**本文抜粋:**
+ + +
本題に入る前に,3Dゲームにおけるキャラクターアニメーションに関する簡単な予備知識として,キャラクターアニメーションを構成する3要素について,以下のとおり簡単にまとめてみたので,参考にしてほしい。
●モーション再生
一般的なキャラクターアニメーションは,それこそ3Dアニメーションソフトで作られた「剣をいったん上に振り上げて,その後振り下ろす」などといった特定の動きを“なぞる”だけなので,外界の物理的な問題にはまったく関与していない。モーション再生の“垂れ流し”のため,戦闘シーンなどにおいて,敵や味方に自キャラがめり込んだりする光景は,多くの人が普段よく目にしているだろう。それがモーション再生の限界でもある。
●ラグドール効果
キャラクターの動きに物理演算を取り入れ,主に吹き飛ばされたり,落下したりした場合に,重力や運動エネルギー,回転モーメントなどを適用して多関節構造の物理的な挙動をシミュレートするのがラグドール(ぬいぐるみ)効果である。この場合,外界との干渉もシミュレートされるが,キャラクター自体は自分の意思ではまったく動かないという特徴がある。ただ,Havokのラグドール処理では,一定の姿勢に戻ろうとする力を指定できるので,物理法則のみで動くわけではないラグドール処理というものも設定できる。
+ + +
**記述課題:**
1. キャラクターアニメーションに関する本文抜粋によれば、戦闘シーンなどでモーション再生の自キャラが敵や味方にめり込むのはなぜか。本文の説明に沿って1〜3文で述べなさい。
2. キャラクターアニメーションに関する本文抜粋の続きを、最後の文の後から書きなさい。

**掲載レコード:**
+ + +
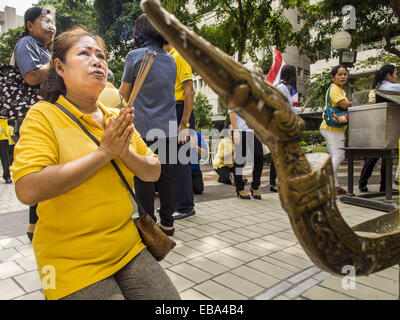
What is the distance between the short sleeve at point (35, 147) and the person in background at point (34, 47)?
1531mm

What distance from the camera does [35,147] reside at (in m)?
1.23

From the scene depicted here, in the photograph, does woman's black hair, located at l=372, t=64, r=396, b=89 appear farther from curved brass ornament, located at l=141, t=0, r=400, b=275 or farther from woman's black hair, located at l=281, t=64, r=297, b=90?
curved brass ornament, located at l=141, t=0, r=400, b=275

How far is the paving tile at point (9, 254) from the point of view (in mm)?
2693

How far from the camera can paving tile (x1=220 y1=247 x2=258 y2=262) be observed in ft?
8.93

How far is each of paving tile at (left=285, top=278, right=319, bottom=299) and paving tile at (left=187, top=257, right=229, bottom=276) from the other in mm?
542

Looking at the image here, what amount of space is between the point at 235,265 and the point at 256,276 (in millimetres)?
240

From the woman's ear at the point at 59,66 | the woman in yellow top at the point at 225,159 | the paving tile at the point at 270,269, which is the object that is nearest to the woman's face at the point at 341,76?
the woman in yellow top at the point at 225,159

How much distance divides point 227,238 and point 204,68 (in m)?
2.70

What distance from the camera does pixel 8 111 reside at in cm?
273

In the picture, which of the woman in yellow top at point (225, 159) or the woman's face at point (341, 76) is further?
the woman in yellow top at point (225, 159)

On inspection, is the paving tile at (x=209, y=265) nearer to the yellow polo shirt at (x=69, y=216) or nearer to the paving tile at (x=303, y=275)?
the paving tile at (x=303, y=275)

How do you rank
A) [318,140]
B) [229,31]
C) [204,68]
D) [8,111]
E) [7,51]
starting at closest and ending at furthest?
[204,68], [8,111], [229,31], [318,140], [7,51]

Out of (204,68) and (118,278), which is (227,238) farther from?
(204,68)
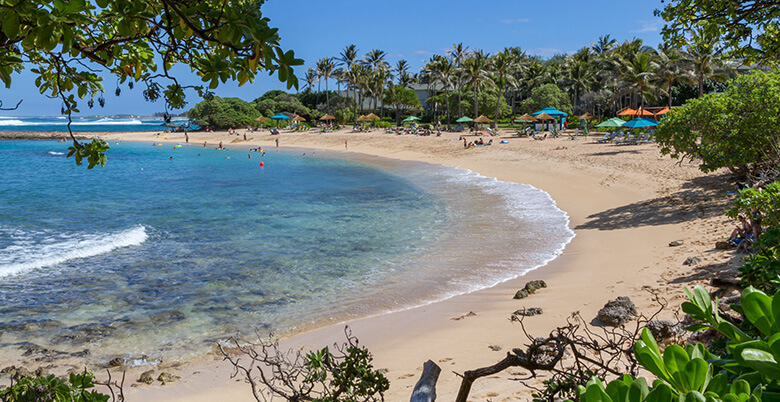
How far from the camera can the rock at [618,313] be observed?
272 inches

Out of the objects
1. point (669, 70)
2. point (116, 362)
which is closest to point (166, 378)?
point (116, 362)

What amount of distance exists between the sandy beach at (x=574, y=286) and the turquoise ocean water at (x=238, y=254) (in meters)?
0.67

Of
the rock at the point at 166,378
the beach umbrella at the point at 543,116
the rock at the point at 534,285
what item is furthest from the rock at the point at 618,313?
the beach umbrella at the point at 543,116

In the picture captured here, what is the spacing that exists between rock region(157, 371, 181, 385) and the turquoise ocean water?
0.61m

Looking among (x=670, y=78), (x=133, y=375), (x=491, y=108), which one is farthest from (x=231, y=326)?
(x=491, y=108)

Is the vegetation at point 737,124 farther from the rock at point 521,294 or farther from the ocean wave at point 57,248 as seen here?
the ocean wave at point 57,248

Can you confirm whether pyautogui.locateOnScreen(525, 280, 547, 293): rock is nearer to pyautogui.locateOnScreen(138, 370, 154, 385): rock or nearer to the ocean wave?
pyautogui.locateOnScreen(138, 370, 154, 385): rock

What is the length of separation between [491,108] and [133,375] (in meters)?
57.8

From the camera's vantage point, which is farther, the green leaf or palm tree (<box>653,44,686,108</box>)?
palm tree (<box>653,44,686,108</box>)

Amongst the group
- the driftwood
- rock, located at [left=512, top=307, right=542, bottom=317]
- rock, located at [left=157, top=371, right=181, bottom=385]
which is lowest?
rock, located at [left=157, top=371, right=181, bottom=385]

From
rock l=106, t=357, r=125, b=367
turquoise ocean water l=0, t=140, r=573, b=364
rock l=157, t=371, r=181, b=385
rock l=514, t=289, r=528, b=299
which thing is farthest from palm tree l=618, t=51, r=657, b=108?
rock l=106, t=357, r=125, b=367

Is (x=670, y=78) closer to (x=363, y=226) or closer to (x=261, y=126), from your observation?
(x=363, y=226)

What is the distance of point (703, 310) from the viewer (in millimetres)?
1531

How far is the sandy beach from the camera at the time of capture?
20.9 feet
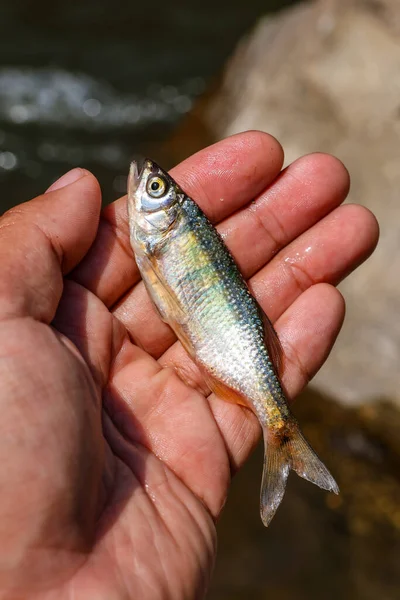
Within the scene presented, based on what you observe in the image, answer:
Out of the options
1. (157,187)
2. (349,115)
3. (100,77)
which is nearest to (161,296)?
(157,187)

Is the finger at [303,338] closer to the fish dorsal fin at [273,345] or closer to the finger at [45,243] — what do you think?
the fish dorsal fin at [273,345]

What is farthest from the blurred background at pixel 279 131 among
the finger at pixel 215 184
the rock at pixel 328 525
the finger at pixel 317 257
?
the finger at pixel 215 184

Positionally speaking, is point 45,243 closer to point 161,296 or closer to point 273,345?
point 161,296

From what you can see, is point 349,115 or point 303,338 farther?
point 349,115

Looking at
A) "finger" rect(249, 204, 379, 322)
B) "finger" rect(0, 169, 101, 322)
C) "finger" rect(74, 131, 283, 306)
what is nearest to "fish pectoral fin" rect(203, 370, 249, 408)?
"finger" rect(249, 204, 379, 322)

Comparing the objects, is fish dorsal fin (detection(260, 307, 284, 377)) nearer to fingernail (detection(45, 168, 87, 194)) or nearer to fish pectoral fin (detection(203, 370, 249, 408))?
+ + +
**解答例:**
1. モーション再生は、3Dアニメーションソフトで作られた特定の動きをなぞるだけで、外界の物理的な問題にはまったく関与していないからである。動きが「垂れ流し」で再生されるため、敵や味方にめり込む光景が生じ、それがモーション再生の限界とされている。

2.
●インバースキネマティクス(IK,逆運動学)
一定時間後の姿勢を指定しておくと,現在の状態からその状態までを動きを補間してくれるのがインバースキネマティクスである。物理エンジンにおいては,もっぱら「他物体との干渉で動きが制限された場合の補正」で使われており,歩くアニメーションパターンをいろいろな状況で適用して説明されることが多い。例えば「階段」。インバースキネマティクスを使わない場合,歩いているキャラクターは階段を無視して(階段にめり込んで)前へ進んでいくだけだが,インバースキネマティクスを使うと,階段を上るアニメーションが実現される,といった具合だ。キャラクター側の能動的な動きを,物理的な干渉によって制限する場合に,よく使われるものとなっている。
キャラクターモデルに物理演算を適用すると,地形に沿って滑り落ちたり,ほかのラグドールとの干渉を計算して積み重なったりといった処理を実現できる。これはすでに多くのシステム(≒3Dゲーム)で当たり前のように実装されているものだ。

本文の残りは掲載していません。